District heating and cooling (DHC) systems play a vital role in many cities and facilities, and their establishment gains popularity. Nevertheless, popular as they are, they have a number of critical deficiencies that severely limit their operational efficiency and cause unnecessary increase in the operational cost of heat generation and distribution. The following main deficiencies are identified:
- Outdated control based on rule-of-thumb techniques and absence of ICT
- Similar simple techniques used for in-house heat supply temperature control and inability to react to supply temperature deviations
- Absence of the human factor and recurrent use patterns in the control of DHC systems
- Absence of passive storage opportunities
- Absence of systematic methods for protecting the system in cases of peak demand for heat
The vision of the OPTi project can be summarised as follows:
To create a long-lasting impact by rethinking the way DHC systems are architected, controlled and operated. The overarching goal is to create durable business benefit for the relevant industries, with ensured optimal end-consumer satisfaction and engagement, while operating these systems in an environment-friendly manner. To this end, we aim to use predictive control and automated heat Demand Response methods, while exploiting passive heat storage capabilities.

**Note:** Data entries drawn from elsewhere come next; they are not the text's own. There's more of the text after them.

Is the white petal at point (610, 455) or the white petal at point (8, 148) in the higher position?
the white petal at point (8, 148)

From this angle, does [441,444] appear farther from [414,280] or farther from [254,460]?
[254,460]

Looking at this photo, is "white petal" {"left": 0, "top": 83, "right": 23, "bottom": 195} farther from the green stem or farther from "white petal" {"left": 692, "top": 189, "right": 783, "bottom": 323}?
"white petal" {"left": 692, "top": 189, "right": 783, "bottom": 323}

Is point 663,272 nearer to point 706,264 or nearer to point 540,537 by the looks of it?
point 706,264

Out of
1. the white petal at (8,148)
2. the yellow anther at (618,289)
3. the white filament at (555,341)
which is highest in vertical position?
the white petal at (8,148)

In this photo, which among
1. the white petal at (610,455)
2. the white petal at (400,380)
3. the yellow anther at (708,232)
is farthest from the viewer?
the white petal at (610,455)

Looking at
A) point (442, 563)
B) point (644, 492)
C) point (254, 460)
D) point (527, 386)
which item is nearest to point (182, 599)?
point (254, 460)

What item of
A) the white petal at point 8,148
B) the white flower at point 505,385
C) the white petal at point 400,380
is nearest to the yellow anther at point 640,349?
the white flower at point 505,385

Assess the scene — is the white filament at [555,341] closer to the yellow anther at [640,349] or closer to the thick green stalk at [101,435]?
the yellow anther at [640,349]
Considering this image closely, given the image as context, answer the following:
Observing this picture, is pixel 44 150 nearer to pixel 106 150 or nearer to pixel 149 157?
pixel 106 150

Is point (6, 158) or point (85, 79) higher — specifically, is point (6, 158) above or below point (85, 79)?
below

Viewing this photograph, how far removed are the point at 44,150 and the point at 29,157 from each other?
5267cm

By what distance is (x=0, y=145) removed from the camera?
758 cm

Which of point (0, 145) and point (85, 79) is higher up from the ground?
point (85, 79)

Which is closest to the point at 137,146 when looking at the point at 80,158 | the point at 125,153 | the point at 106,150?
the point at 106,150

In particular the vision of OPTi includes the following main pillars
- Rethink DHC systems through an architecture that can be adapted in real-time to exogenous and unpredictable factors and dynamics
- Exploit the hidden potential of passive-heat storage, thus turning the household into a heat battery
- Develop automated heat Demand Response mechanisms that make the most efficient distribution and use of heat while minimizing DHC system operational costs
- Bring the user in the foreground by: (i) minimizing user discomfort (ii) placing emphasis on securing user engagement through appropriate viable incentive mechanisms
- Validate the principles and techniques above with data-driven approaches as well as with two real-life pilot trials in a hospital and in a block of residential buildings.